An old friend, former coworker, texts me. Says he misses me, our hangs. I looked up to him, his creativity. I cried once remembering his favorite dog was the bulldog. It reminded me I was capable of platonic love, that I didn’t need to be so closed, confined to obsessing over romance. I wrote a poem about this and shared it with him. As much as I wish I could write all day instead of working my corporate job, I am grateful for work exposing me to the remarkable people in my life. I think of this as I clock in.

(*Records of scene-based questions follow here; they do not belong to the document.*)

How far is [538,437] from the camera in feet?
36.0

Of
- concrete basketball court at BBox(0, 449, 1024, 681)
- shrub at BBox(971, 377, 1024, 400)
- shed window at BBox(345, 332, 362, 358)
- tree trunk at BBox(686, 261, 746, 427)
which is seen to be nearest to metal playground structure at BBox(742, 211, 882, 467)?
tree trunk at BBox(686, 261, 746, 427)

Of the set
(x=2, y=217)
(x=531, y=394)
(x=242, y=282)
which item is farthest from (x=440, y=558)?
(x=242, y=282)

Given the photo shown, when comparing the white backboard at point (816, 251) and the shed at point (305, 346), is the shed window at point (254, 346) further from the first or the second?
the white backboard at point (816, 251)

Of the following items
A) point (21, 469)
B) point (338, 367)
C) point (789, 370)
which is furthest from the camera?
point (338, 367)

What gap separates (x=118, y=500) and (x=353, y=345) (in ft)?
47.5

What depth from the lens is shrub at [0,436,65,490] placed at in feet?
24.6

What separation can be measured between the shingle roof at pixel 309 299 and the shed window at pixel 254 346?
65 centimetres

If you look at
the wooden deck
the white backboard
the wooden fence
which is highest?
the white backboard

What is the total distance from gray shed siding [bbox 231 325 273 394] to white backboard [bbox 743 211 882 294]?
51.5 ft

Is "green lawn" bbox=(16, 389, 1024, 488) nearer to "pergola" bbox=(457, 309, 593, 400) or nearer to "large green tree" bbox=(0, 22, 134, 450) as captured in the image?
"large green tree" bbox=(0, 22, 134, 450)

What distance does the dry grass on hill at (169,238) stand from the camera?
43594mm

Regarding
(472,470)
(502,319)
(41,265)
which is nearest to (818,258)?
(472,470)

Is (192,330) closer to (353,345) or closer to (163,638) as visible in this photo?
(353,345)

I feel like in spite of using the label of BPD to connect to others, I’ve given up pathologizing my every move and I am somehow free (or closer to freedom). I’m at least free to express myself and touch people in a way others have touched me. I’m not here to teach anyone what the disorder is; it’s been done. I’m here to create, to convey my lived experience in a way that isn’t boring (I hope). Oversharing is my brand and I’ve accepted that. 

There is a content creator I adore, but am too chickenshit to follow because I feel beneath her in every way. Is this what you’d call a favorite person (FP)? From a distance, the FP dynamic feels somewhat safer than idealizing anyone in my “real” life (boyfriends and coworkers, for instance). Safety in my new compulsion is what I want to feel, even if it’s just a mirage. I reach out to her when I am manic. Too manic to sound eloquent, but I want her to know she changed me. She writes back. The exchange leaves me high for weeks. I catch myself pathologizing, give myself grace; I keep writing.

The worry that my art is trash is very human (see: this morning’s emotional injury). It hurts; I’m frantic over it. I don’t deny that, but it’s also an indication that I care. I have a purpose that isn’t tied to male attention, my looks, or my ability to work in spite of my mental illness (over achieving = worthiness). I cherish this worry, too. Something new to fear. Something new to care about. Something that is mine.